What to do:
Reproduce verbatim every line of the data from the line containing "Is the wooden" down to the end of the data, inclusive, omitting the pictures.

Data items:
begin
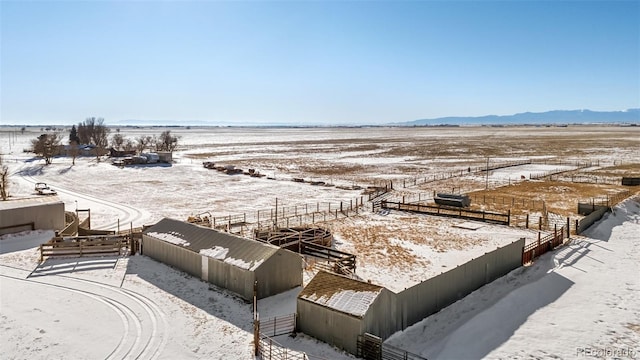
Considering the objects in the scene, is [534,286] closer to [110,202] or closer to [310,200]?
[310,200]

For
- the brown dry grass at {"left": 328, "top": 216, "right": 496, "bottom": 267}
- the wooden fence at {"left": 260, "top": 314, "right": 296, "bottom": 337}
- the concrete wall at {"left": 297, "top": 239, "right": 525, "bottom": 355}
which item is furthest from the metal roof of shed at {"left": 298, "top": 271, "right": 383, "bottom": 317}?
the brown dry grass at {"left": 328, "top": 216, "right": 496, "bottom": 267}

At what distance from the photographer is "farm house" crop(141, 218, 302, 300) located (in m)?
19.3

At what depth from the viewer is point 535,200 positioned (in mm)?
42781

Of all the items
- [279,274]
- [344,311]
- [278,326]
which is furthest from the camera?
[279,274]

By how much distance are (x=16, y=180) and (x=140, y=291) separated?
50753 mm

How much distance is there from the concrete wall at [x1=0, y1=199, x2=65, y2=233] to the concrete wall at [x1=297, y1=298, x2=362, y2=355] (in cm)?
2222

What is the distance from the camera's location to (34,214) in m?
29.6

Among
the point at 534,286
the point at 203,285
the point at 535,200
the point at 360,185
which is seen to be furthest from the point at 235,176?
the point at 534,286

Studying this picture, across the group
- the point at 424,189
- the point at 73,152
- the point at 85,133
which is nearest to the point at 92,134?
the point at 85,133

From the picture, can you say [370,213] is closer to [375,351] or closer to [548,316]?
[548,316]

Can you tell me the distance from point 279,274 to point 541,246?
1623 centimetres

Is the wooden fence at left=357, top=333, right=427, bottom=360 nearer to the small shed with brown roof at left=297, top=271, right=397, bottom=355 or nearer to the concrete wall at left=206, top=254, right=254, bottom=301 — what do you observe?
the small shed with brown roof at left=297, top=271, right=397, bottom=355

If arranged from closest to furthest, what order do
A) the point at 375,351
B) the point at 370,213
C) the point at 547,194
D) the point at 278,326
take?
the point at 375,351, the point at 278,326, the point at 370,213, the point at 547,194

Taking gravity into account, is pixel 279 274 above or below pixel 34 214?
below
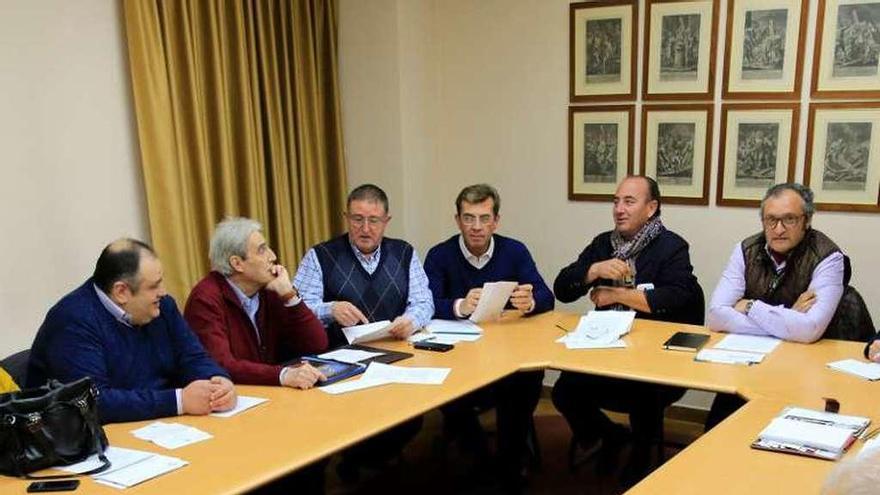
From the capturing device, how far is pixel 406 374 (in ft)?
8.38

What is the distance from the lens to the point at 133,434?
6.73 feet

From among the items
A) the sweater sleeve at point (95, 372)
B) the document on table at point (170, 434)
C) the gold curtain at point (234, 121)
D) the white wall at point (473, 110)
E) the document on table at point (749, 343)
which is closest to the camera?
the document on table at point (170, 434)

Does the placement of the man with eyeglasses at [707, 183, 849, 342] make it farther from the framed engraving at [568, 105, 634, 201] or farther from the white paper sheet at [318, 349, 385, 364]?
end
Reply to the task:
Is the wooden fence at left=357, top=333, right=427, bottom=360 nearer to the small shed with brown roof at left=297, top=271, right=397, bottom=355 or nearer to the concrete wall at left=206, top=254, right=254, bottom=301 — what do you observe?
the small shed with brown roof at left=297, top=271, right=397, bottom=355

If arranged from closest to furthest, what order do
A) the point at 375,351
B) the point at 370,213
C) the point at 547,194
D) the point at 278,326
take?
the point at 375,351, the point at 278,326, the point at 370,213, the point at 547,194

Taking gravity into account, is pixel 279 274 above or below pixel 34 214?
below
From the capturing device, how far is pixel 406 374 (in ft)?
8.38

What is the distance from the lens to the point at 133,434?
6.73 feet

From among the items
A) the sweater sleeve at point (95, 372)
B) the document on table at point (170, 434)
C) the gold curtain at point (234, 121)
D) the white wall at point (473, 110)
E) the document on table at point (749, 343)
which is closest to the camera?
the document on table at point (170, 434)

Does the placement of the man with eyeglasses at [707, 183, 849, 342] make it farther from the framed engraving at [568, 105, 634, 201] or farther from the white paper sheet at [318, 349, 385, 364]?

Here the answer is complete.